Theory. It is intuitive why expert knowledge improves RHEA s search capability. However, any theoretical convergence analysis will depend on the particular implementation of RHEA. The present implementation uses NSGA-II, the convergence of which has recently been shown to depend critically on the size of jumps in the optimization landscape, i.e. roughly the maximum size of non-convex regions [20, 21]. On the ONEJUMPZEROJUMP benchmark, the tightest known upper-bound for convergence to the full ground truth Pareto front is O(N 2nk/Θ(k)k), where k is a measure of the jump size, n is the problem dimensionality, and N is the (sufficiently large) population size. In other words, a smaller jump size leads to a drastic convergence speed up. Distilling useful, diverse experts is conceptually analogous to decreasing the jump size. This effect is apparent in the illustrative domain, where the experts provide building blocks that can be immediately recombined to discover better solutions, but that are difficult to discover from scratch (Fig. 2). This interpretation is borne out in the experiments: RHEA continues to converge quickly as the action space (i.e. problem dimensionality) increases, whereas evolution regresses to only being able to discover the most convex (easily-discoverable) portions of the Pareto front (App. Fig. 6).

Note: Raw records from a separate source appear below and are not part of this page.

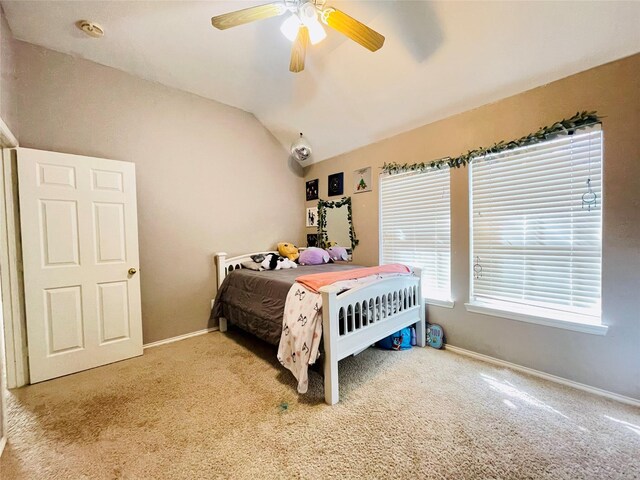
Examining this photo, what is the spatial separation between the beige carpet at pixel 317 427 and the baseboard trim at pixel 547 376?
7cm

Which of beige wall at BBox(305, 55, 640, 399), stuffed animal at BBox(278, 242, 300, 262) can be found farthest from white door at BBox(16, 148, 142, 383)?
beige wall at BBox(305, 55, 640, 399)

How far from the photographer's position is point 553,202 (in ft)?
6.69

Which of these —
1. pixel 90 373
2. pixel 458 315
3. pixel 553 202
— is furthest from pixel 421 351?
pixel 90 373

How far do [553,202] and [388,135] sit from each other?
1.72 m

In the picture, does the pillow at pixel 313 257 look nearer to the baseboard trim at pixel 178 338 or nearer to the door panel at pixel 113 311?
the baseboard trim at pixel 178 338

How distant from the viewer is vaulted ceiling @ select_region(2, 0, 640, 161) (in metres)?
1.74

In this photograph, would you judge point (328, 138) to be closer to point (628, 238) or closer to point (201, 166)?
point (201, 166)

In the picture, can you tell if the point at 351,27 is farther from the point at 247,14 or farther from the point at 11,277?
the point at 11,277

Generalizability. RHEA can be applied effectively to policy-discovery domains where (1) the problem can be formalized with contexts, actions, and outcomes, (2) there exist diverse experts from which solutions can be gathered, and (3) the problem is sufficiently challenging. In contrast, RHEA would not be effective, (1) if the problem is too easy, so that the input from human experts would not be necessary, (2) if the problem is hard, but no useful and diverse experts exist, and (3) if there is no clear way to define context and/or action variables upon which the experts agree.

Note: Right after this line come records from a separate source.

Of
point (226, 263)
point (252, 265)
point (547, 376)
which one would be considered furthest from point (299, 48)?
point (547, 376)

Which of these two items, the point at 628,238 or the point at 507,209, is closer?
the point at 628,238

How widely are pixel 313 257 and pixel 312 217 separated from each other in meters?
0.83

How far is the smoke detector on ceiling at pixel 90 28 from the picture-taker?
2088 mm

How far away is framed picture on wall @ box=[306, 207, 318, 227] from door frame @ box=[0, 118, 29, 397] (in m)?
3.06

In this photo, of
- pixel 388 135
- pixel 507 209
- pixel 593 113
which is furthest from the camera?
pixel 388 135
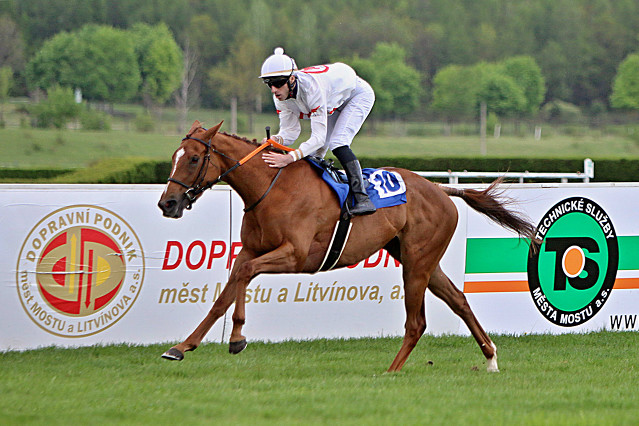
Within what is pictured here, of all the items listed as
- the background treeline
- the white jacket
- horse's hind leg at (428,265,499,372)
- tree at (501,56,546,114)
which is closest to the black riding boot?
the white jacket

The modularity of RHEA allows different implementations of components to be designed for different domains, such as those related to sustainability, engineering design, and public health. One particularly exciting opportunity for RHEA is climate policy, which often includes complex interactions between multiple factors [46]. For example, given the context of the current state of the US energy grid and energy markets, the green hydrogen production subsidies introduced by the Inflation Reduction Act will in fact lead to increases in carbon emissions, unless the Treasury Department enacts three distinct regulations in the definition of green hydrogen [60]. It is precisely this kind of policy combination that RHEA could help discover, and such a discovery process could be an essential part of a climate policy application. For example, the En-Roads climate simulator supports diverse actions across energy policy, technology, and investment, contexts based on social, economic, and environmental trajectories, and multiple competing outcomes, including global temperature, cost of energy, and sea-level rise [8]. Users craft policies based on their unique priorities and expertise. RHEA could be used with a predictor like En-Roads to discover optimized combinations of expert climate policies that trade-off across temperature change and other the outcomes that users care about most.

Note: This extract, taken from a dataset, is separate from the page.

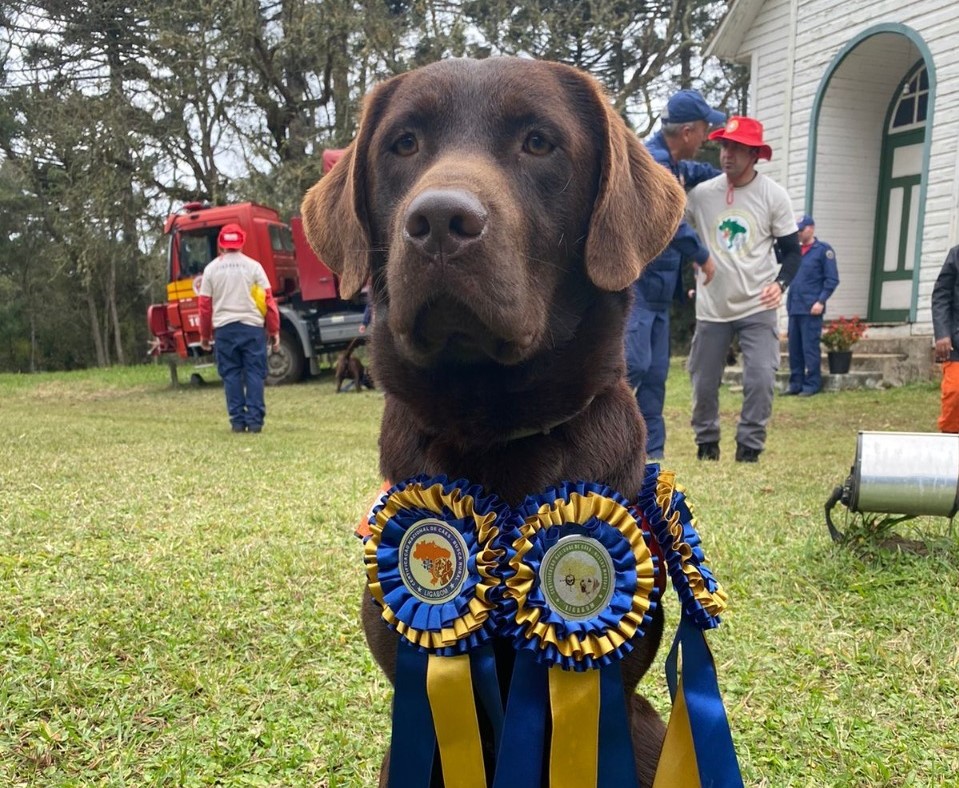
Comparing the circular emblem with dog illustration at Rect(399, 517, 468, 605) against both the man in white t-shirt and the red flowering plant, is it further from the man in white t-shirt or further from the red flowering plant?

Ethics and Broader Impact. As part of the UN AI for Good Initiative, we are currently building a platform for formalizing and soliciting expert solutions to SDG goals more broadly [55]. Ethical considerations when deploying such systems are outlined below. See App. D for further discussion.

Fairness. In such problems with diverse stakeholders, breaking down costs and benefits by affected populations and allowing users to input explicit constraints to prescriptors can be crucial for generating feasible and equitable models. In this platform, RHEA could take advantage of knowledge that local experts provide and learn to generalize it; by treating each contributed model as a black box,

it is agnostic to the type of models used, thus helping to make the platform future-proof. Fairness constraints can also be directly included in RHEA s multiple objectives.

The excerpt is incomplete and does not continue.